- _Directions_
If pictures appear among the lines below, leave them out while you return exactly the lines from the one with "Farm Happenings for May 8, 2020" through the one with "Középhegységi endemizmusok Ferula".

- _Supplied entries_
▼

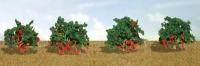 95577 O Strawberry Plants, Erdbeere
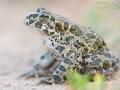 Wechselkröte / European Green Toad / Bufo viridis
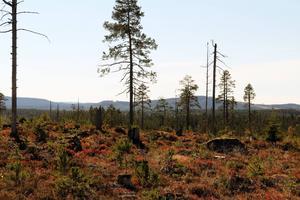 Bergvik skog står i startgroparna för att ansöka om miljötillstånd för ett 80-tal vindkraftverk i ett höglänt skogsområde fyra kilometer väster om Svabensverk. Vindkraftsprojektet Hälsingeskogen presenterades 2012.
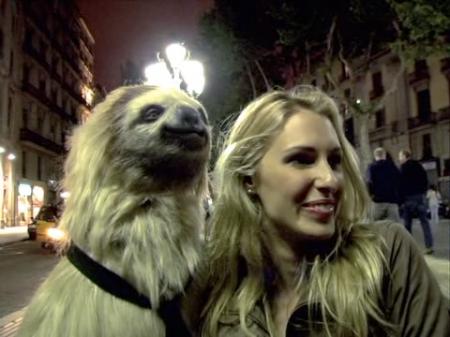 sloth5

▲
▼

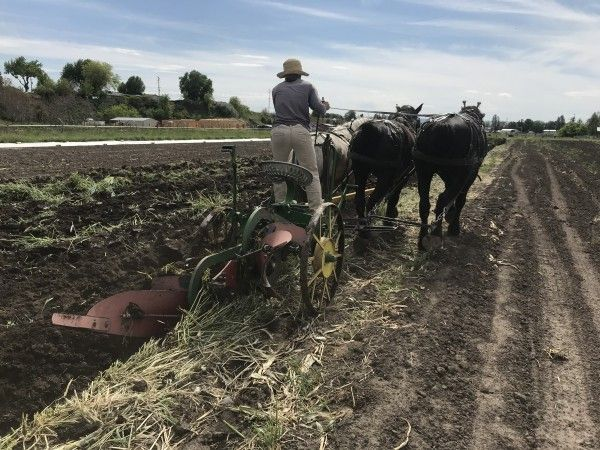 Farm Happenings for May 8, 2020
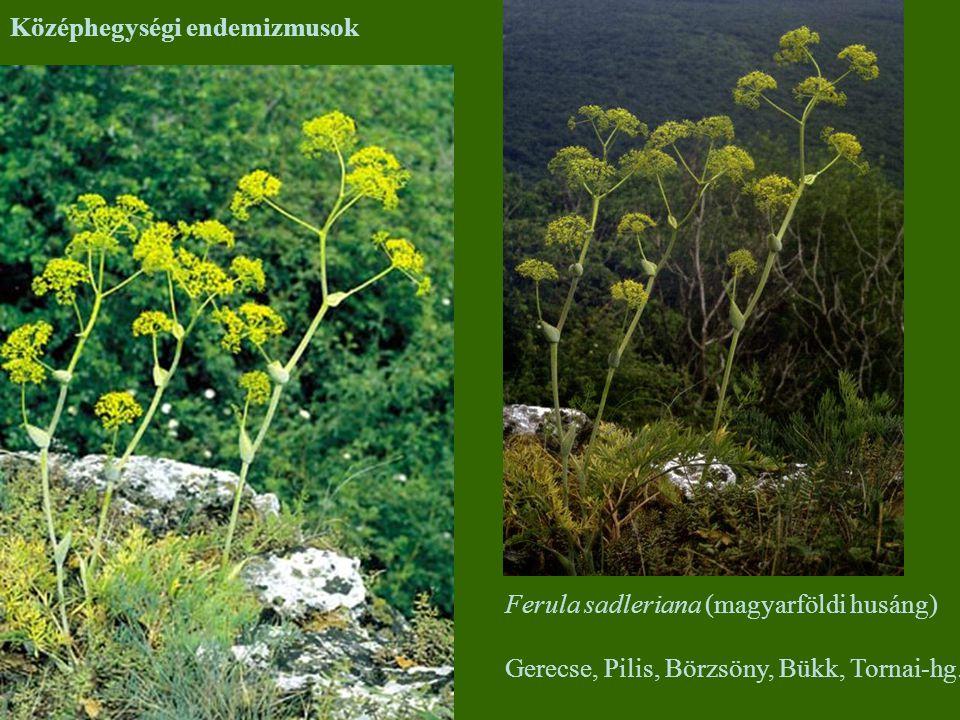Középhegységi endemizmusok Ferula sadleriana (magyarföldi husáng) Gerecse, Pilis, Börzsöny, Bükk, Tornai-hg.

▲
▼

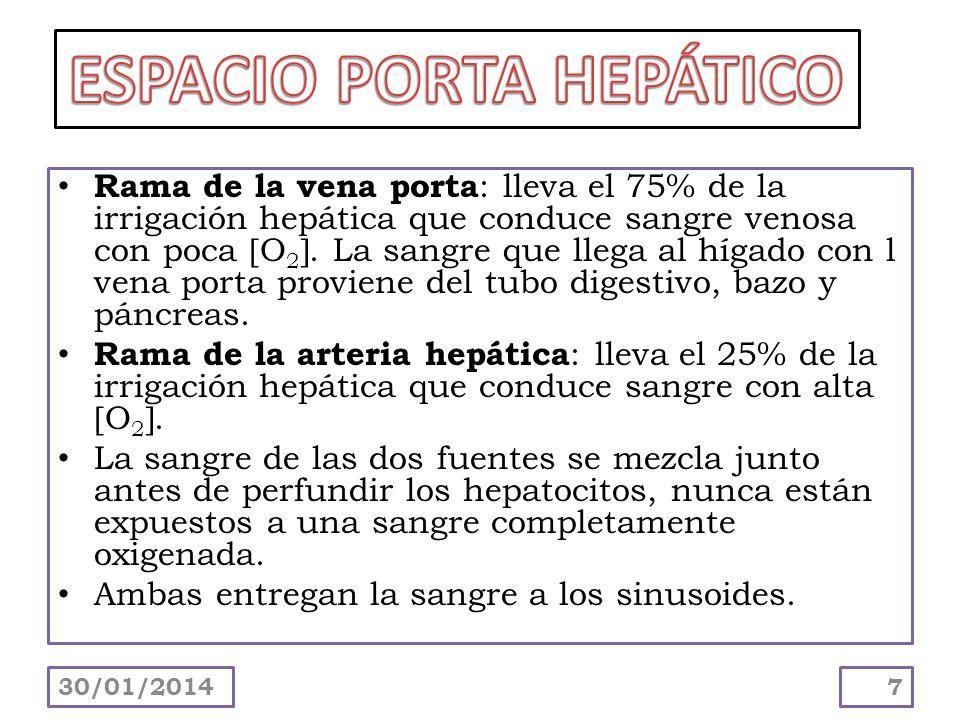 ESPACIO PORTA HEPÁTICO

▲

- _Task answer_
 Farm Happenings for May 8, 2020
Középhegységi endemizmusok Ferula sadleriana (magyarföldi husáng) Gerecse, Pilis, Börzsöny, Bükk, Tornai-hg.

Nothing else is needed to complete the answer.